Provided information
======

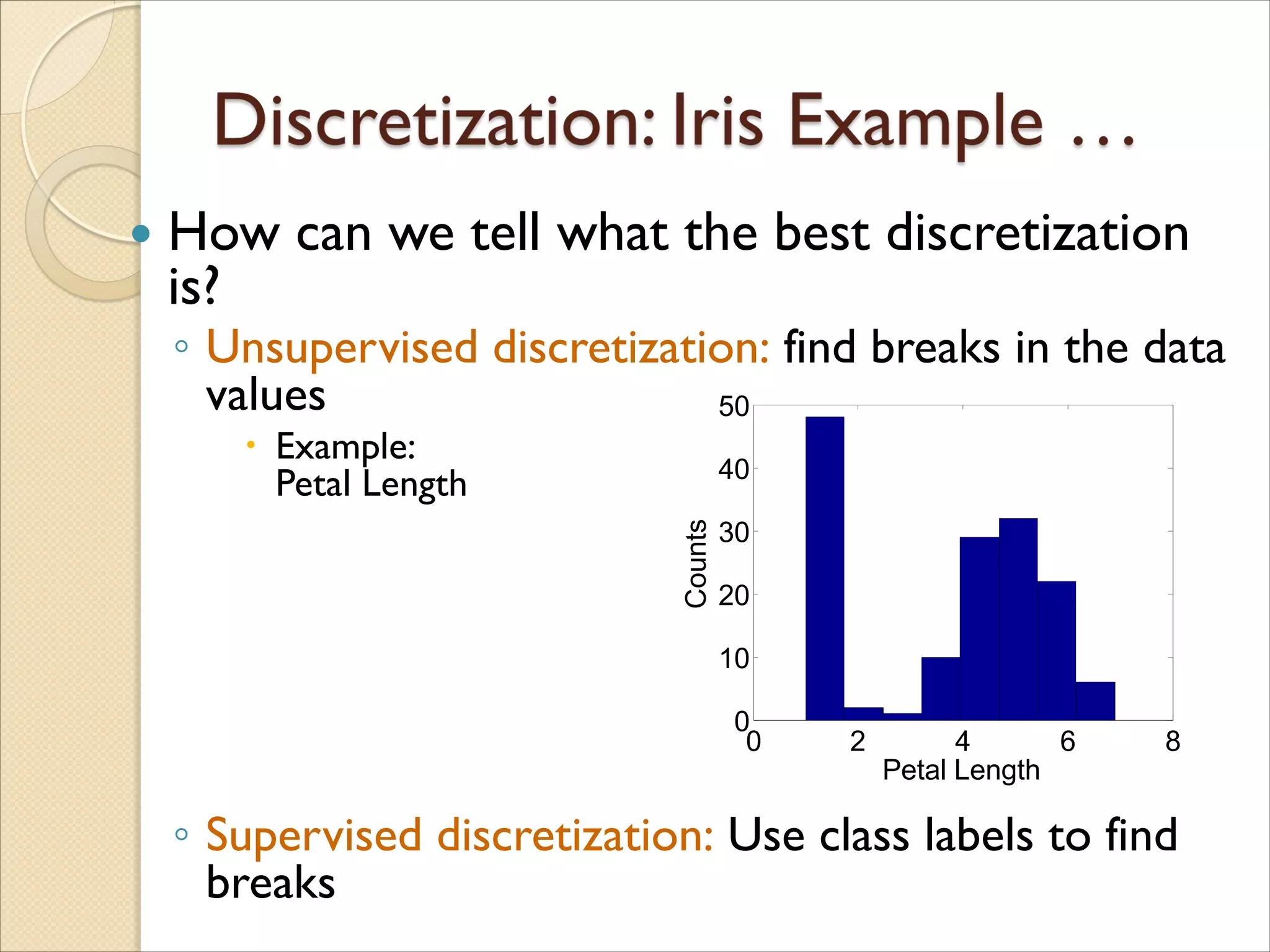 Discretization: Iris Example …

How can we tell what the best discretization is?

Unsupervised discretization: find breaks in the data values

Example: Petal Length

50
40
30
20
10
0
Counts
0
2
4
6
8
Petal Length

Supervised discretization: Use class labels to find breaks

======

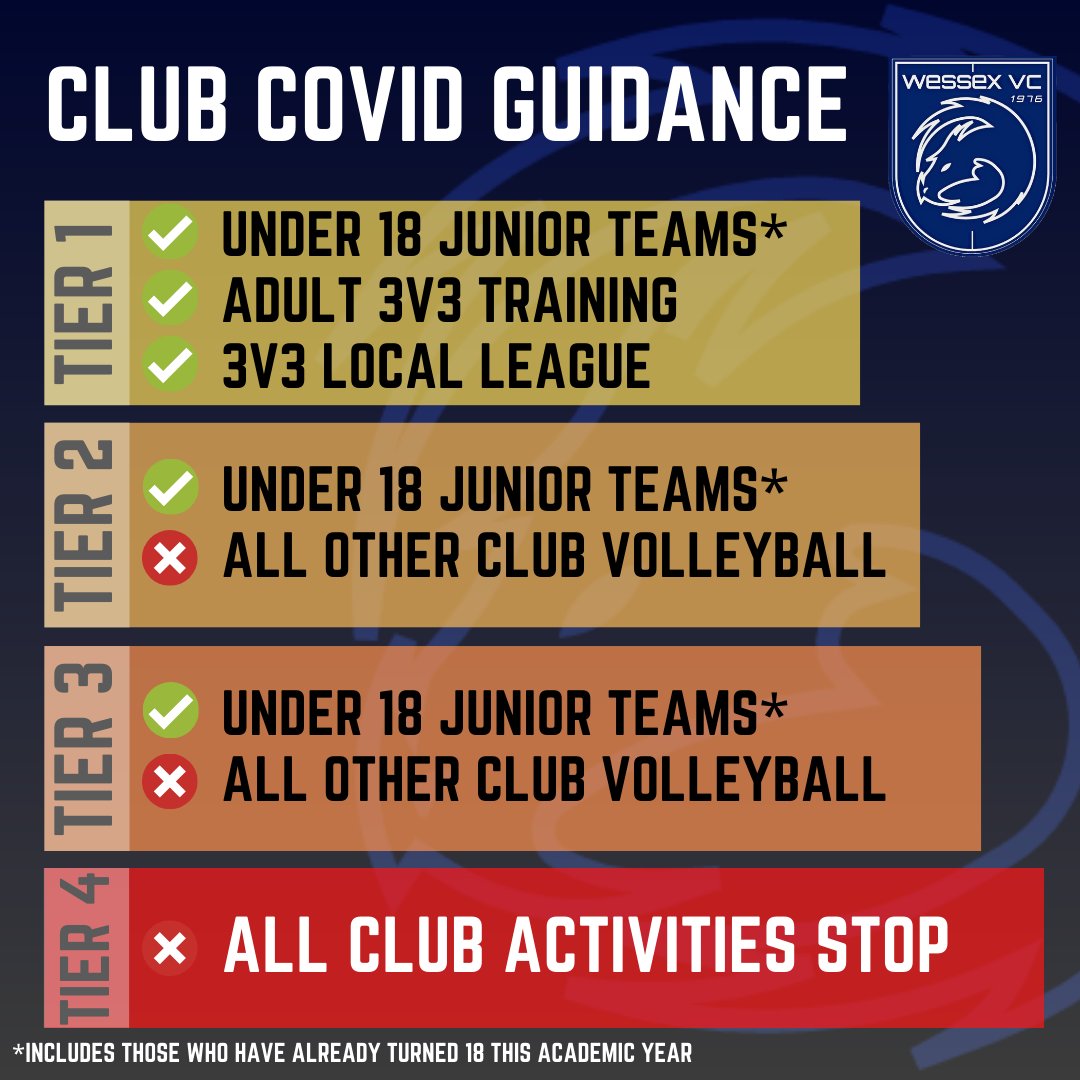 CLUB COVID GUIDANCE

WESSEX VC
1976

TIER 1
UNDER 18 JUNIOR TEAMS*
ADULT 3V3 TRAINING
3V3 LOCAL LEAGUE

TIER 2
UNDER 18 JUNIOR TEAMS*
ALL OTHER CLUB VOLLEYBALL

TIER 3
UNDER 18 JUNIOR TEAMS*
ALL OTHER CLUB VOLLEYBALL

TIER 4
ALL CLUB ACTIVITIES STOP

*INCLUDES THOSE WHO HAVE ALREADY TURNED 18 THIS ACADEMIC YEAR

======

Problem to solve
Return, exactly as they stand, the lines above from the one with "Discretization: Iris Example …" to the one with "Supervised discretization: Use", omitting any pictures among them.

Response to this task
 Discretization: Iris Example …

How can we tell what the best discretization is?

Unsupervised discretization: find breaks in the data values

Example: Petal Length

50
40
30
20
10
0
Counts
0
2
4
6
8
Petal Length

Supervised discretization: Use class labels to find breaks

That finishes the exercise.